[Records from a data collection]
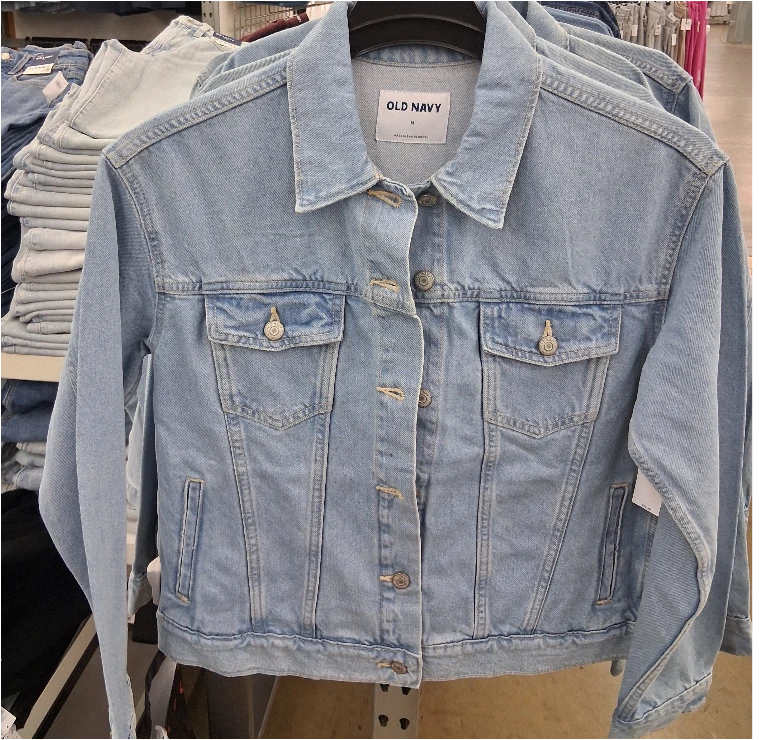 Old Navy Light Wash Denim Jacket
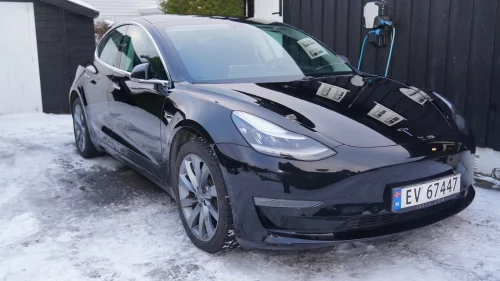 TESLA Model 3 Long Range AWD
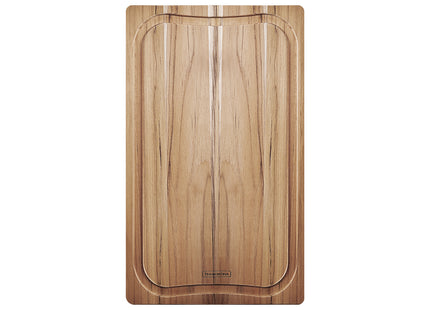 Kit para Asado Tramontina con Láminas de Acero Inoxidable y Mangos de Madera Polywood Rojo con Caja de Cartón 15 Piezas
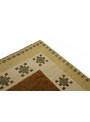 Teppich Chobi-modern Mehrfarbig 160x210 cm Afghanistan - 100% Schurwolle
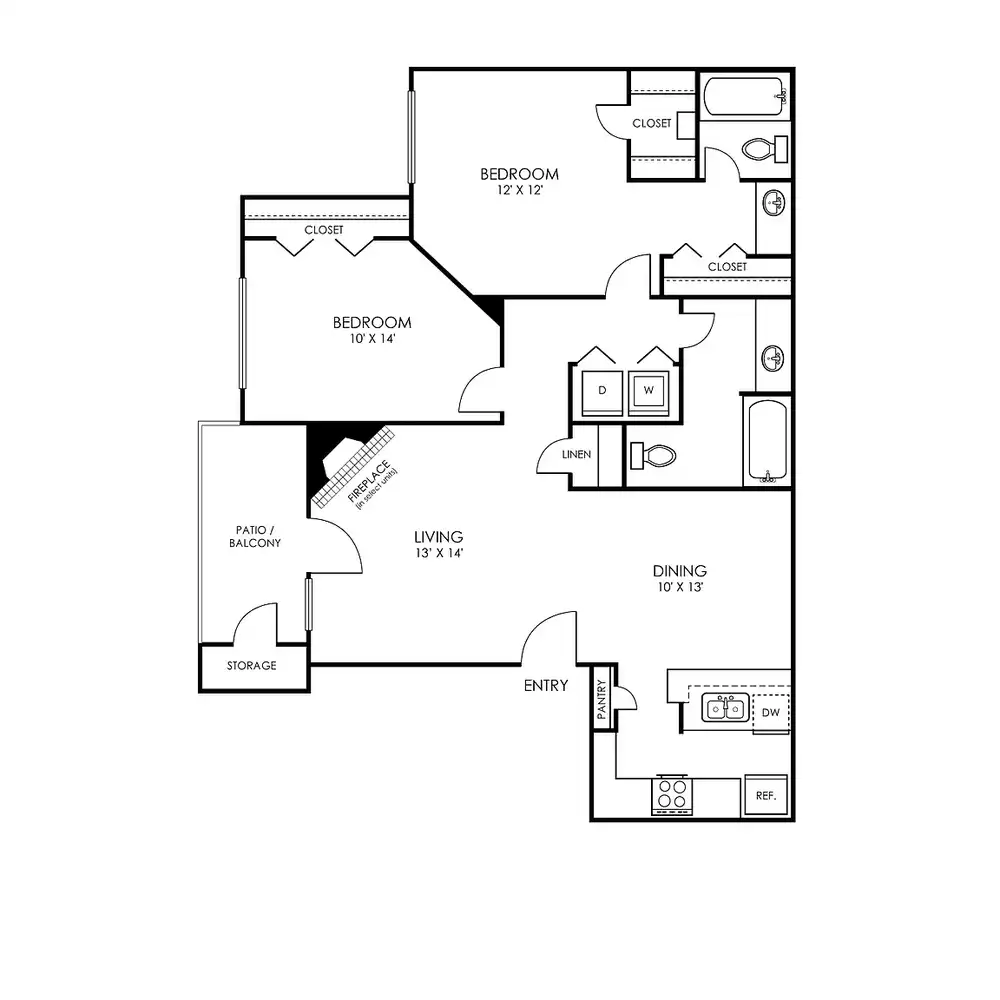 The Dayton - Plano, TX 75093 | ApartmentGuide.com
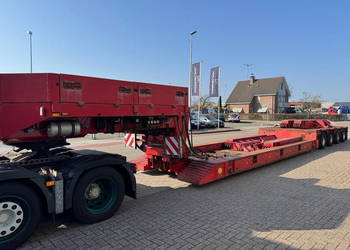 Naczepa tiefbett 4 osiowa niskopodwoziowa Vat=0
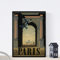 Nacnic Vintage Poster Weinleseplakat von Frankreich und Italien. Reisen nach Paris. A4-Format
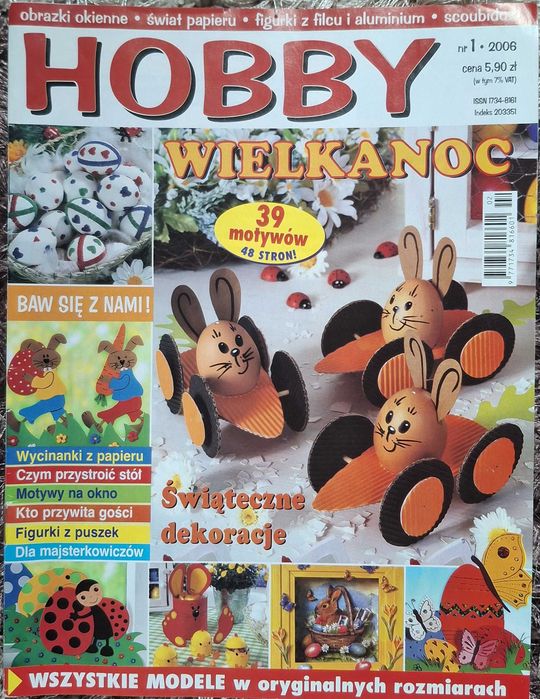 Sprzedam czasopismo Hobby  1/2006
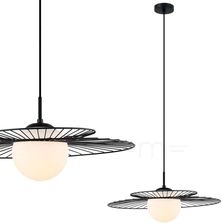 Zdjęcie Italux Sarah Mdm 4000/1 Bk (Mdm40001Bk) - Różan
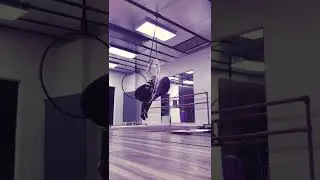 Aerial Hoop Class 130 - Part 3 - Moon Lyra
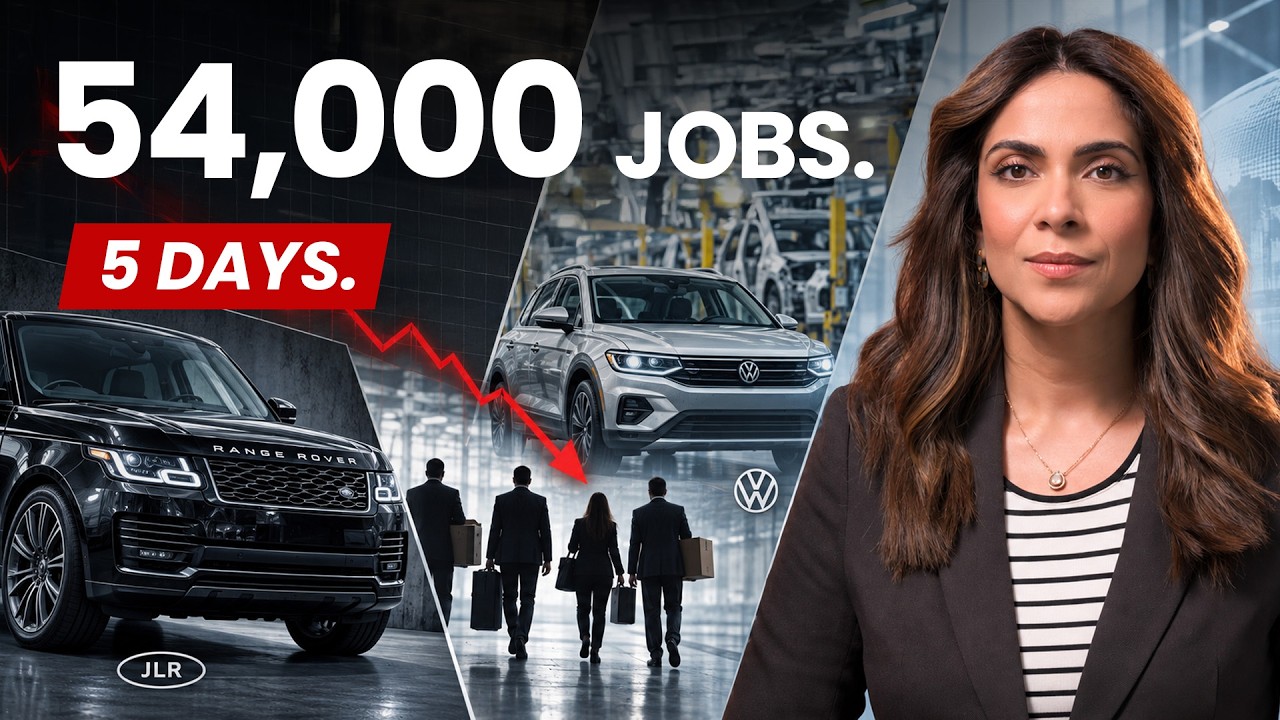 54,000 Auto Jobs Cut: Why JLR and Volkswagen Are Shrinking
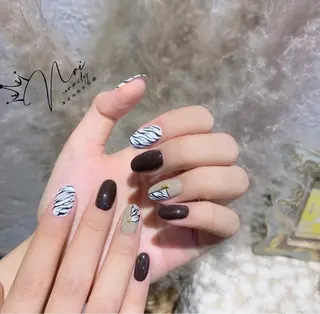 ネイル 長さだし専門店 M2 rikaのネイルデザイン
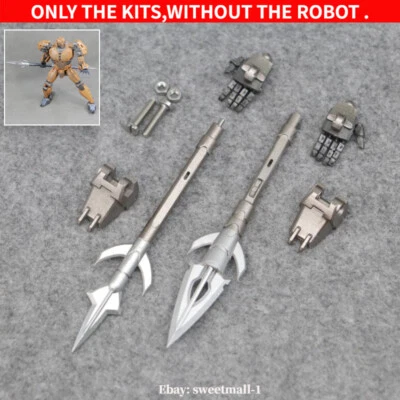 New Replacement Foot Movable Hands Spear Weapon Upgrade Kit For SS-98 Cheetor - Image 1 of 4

[Task to carry out] Set down exactly the lines above, from the line containing "TESLA Model 3 Long Range AWD" through the line containing "Teppich Chobi-modern Mehrfarbig". Skip the pictures.

[Answer to this problem]
 TESLA Model 3 Long Range AWD
 Kit para Asado Tramontina con Láminas de Acero Inoxidable y Mangos de Madera Polywood Rojo con Caja de Cartón 15 Piezas
 Teppich Chobi-modern Mehrfarbig 160x210 cm Afghanistan - 100% Schurwolle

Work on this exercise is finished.